───── TASK INPUTS

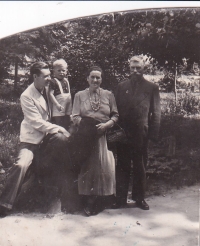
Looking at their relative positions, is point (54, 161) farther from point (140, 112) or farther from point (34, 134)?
point (140, 112)

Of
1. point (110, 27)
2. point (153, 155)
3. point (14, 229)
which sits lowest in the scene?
point (14, 229)

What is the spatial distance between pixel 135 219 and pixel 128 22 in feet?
4.62

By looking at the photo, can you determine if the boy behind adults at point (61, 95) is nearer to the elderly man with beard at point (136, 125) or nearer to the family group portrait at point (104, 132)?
the family group portrait at point (104, 132)

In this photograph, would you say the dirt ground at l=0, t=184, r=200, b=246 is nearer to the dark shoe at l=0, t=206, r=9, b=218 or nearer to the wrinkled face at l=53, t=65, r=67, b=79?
the dark shoe at l=0, t=206, r=9, b=218

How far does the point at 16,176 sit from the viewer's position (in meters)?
2.65

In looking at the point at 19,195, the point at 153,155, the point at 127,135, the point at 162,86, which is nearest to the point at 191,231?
the point at 153,155

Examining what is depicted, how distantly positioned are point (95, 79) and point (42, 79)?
404mm

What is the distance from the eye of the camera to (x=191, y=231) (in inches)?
96.0

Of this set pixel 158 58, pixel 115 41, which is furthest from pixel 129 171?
pixel 115 41

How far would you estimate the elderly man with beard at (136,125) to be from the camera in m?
2.57

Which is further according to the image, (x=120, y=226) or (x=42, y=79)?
(x=42, y=79)

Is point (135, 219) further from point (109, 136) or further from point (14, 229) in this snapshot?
point (14, 229)

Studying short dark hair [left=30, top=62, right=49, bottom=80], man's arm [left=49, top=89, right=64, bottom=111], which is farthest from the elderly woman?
short dark hair [left=30, top=62, right=49, bottom=80]

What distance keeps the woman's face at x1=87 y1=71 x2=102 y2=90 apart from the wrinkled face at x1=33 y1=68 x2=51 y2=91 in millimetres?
319
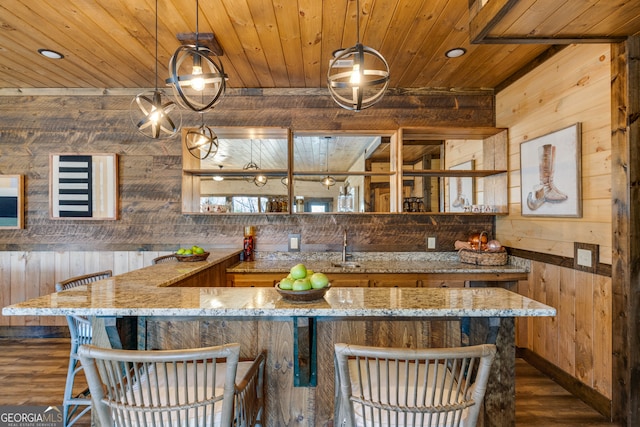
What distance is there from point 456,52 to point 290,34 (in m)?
1.36

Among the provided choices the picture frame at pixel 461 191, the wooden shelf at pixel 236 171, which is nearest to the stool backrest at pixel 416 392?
the wooden shelf at pixel 236 171

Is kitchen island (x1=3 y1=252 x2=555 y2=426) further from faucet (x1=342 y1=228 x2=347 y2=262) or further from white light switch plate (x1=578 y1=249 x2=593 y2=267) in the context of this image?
faucet (x1=342 y1=228 x2=347 y2=262)

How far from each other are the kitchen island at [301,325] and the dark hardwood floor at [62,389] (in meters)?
1.10

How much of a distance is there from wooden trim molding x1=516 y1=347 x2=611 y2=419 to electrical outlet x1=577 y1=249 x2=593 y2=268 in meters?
0.84

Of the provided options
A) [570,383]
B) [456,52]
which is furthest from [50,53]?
[570,383]

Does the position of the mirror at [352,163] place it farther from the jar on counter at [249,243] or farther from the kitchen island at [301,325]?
the kitchen island at [301,325]

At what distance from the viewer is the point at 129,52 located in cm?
271

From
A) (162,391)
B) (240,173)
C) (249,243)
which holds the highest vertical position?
(240,173)

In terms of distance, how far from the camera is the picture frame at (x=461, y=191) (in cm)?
379

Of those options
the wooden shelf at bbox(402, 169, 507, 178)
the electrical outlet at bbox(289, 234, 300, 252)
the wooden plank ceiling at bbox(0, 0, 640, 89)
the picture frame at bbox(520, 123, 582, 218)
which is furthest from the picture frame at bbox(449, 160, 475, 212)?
the electrical outlet at bbox(289, 234, 300, 252)

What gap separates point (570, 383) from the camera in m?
2.44

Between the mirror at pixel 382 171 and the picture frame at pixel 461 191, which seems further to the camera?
the picture frame at pixel 461 191

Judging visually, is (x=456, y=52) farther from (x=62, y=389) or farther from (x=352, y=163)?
(x=352, y=163)

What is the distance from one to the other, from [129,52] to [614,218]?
3.67 m
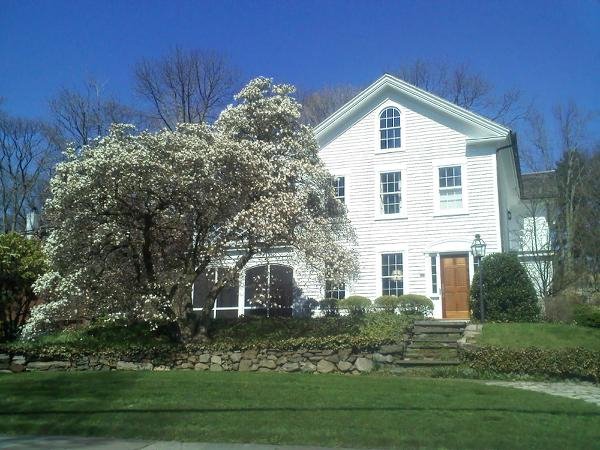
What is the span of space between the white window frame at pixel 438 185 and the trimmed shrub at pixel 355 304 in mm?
4020

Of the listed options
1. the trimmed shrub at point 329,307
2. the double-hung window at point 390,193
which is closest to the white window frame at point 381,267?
the double-hung window at point 390,193

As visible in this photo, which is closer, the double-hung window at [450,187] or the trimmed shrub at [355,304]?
the trimmed shrub at [355,304]

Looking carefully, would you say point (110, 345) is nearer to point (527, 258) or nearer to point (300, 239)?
point (300, 239)

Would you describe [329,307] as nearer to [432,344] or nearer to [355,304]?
[355,304]

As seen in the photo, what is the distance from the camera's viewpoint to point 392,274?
21891mm

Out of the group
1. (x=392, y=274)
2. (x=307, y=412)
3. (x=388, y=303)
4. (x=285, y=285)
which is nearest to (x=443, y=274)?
(x=392, y=274)

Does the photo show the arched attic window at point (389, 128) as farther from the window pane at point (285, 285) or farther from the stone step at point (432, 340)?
the stone step at point (432, 340)

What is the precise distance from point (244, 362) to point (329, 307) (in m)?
6.20

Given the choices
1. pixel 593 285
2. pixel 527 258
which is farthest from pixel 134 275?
pixel 593 285

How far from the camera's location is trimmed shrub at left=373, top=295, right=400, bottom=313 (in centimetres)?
2002

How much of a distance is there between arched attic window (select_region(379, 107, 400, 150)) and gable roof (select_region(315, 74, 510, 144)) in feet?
2.34

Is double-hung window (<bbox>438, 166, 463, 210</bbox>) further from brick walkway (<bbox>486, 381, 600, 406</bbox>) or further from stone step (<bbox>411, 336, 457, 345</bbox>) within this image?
brick walkway (<bbox>486, 381, 600, 406</bbox>)

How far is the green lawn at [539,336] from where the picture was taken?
14727 millimetres

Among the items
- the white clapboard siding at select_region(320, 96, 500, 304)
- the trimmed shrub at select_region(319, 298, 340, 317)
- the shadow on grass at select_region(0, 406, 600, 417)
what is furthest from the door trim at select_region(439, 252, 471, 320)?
the shadow on grass at select_region(0, 406, 600, 417)
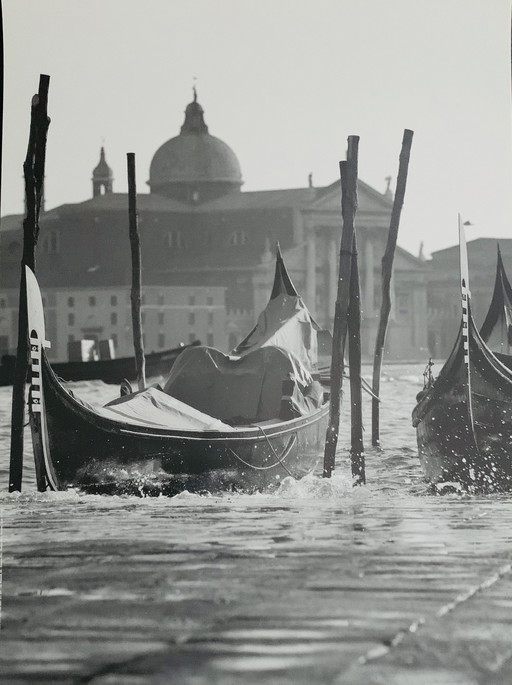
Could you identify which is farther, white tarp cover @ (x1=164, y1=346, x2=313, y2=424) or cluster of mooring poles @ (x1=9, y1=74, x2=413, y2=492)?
white tarp cover @ (x1=164, y1=346, x2=313, y2=424)

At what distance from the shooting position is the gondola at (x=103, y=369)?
8.61m

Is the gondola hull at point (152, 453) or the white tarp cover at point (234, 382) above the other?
the white tarp cover at point (234, 382)

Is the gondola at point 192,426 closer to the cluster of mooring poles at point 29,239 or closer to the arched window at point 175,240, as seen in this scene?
the cluster of mooring poles at point 29,239

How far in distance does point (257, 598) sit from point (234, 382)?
3009 mm

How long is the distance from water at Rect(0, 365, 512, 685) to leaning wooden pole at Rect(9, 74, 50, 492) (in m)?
0.83

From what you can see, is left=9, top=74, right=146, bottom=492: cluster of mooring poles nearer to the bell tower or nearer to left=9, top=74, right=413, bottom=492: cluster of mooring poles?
left=9, top=74, right=413, bottom=492: cluster of mooring poles

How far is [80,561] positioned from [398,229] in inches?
136

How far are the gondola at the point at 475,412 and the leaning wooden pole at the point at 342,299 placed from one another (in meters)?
0.41

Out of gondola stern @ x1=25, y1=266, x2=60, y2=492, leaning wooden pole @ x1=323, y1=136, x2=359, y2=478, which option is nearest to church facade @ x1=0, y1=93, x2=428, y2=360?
leaning wooden pole @ x1=323, y1=136, x2=359, y2=478

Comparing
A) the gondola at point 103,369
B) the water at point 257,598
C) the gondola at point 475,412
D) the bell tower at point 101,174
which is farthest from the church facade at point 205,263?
the water at point 257,598

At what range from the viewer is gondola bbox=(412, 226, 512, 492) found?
4.06 m

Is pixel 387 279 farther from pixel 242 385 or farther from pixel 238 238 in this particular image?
pixel 238 238

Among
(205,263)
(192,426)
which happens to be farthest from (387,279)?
(205,263)

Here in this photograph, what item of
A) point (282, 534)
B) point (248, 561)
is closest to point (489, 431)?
point (282, 534)
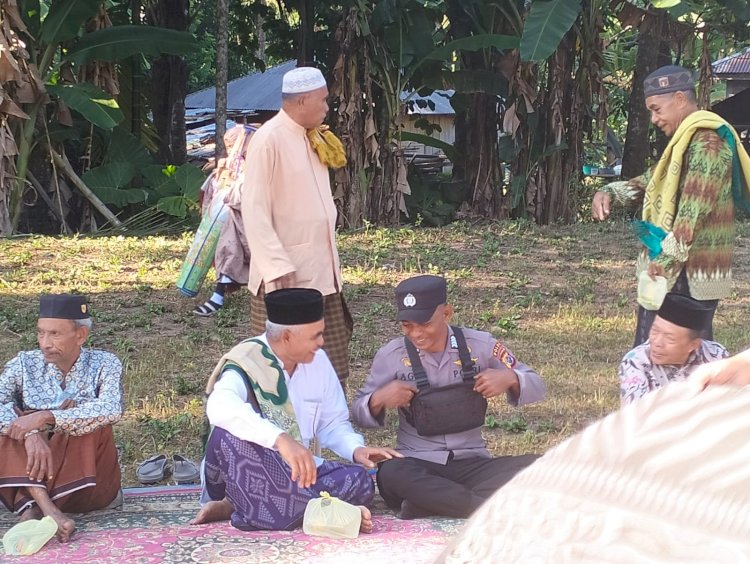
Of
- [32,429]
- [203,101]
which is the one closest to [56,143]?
[32,429]

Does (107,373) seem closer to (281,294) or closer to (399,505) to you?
(281,294)

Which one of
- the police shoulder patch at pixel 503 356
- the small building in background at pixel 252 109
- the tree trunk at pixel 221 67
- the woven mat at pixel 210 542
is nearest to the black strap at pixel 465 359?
the police shoulder patch at pixel 503 356

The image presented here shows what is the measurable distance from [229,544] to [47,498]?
2.48ft

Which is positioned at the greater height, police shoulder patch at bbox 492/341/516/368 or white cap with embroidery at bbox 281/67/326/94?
white cap with embroidery at bbox 281/67/326/94

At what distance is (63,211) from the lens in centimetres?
1191

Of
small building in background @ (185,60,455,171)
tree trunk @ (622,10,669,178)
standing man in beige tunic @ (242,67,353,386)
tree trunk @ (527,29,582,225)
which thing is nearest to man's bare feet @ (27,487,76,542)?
standing man in beige tunic @ (242,67,353,386)

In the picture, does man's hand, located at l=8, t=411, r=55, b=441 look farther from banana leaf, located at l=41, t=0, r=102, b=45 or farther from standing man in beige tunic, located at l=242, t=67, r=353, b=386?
banana leaf, located at l=41, t=0, r=102, b=45

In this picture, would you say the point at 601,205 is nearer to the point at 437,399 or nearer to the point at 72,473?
the point at 437,399

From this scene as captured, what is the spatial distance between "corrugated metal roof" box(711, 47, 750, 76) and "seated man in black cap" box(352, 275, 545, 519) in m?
23.6

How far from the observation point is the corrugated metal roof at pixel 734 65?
25875 mm

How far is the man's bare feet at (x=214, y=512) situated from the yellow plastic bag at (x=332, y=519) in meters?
0.35

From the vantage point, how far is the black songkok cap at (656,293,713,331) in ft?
13.4

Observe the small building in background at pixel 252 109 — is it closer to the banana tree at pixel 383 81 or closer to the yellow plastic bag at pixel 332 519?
the banana tree at pixel 383 81

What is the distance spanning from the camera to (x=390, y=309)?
310 inches
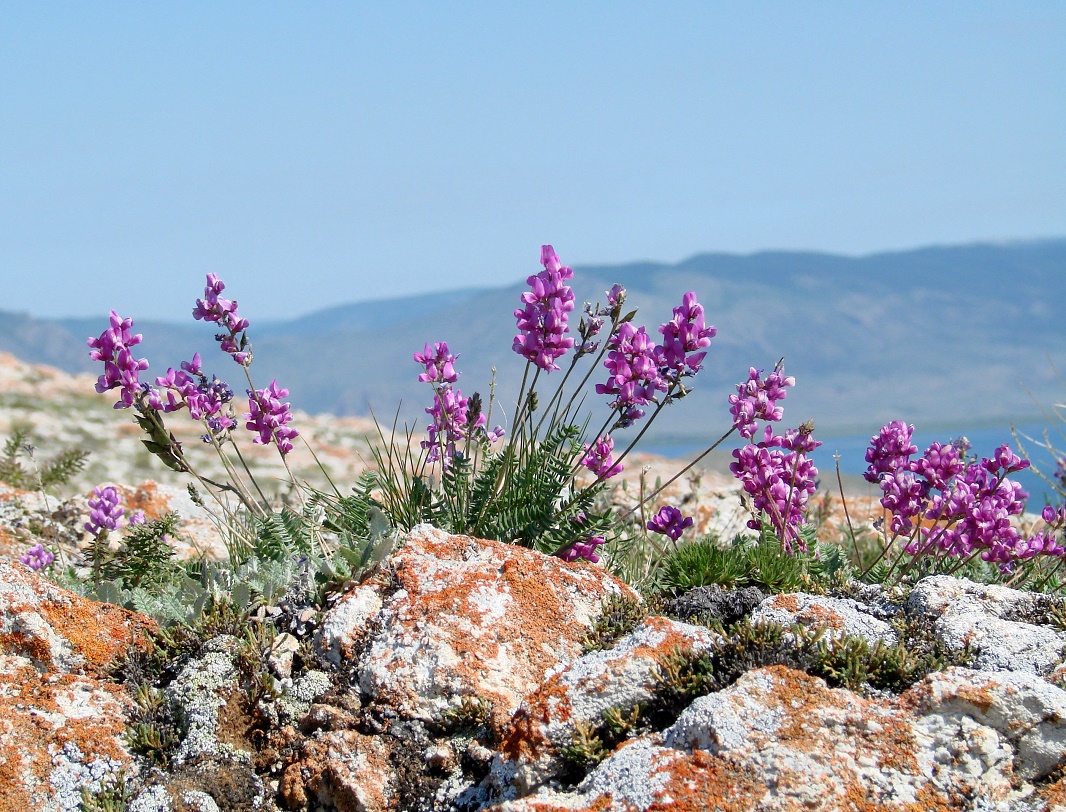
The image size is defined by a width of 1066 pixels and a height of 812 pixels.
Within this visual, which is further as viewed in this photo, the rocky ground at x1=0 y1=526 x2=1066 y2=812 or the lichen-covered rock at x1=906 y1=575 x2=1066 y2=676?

──────────

◆ STATED PROBLEM: Extract, word for word, every line from the one containing "From the vantage" to the end of the data above, both ends included, and leave out the pictures.

◆ SOLVED EXERCISE:
From the vantage point, how far is the black songkok cap at (656,293,713,331) in ft?
13.4

Observe the small building in background at pixel 252 109 — is it closer to the banana tree at pixel 383 81 or closer to the yellow plastic bag at pixel 332 519?
the banana tree at pixel 383 81

What is the distance spanning from the camera to (x=390, y=309)?
310 inches
The image size is defined by a width of 1066 pixels and a height of 812 pixels.
Within this visual, which is further as viewed in this photo, the rocky ground at x1=0 y1=526 x2=1066 y2=812 or the lichen-covered rock at x1=906 y1=575 x2=1066 y2=676?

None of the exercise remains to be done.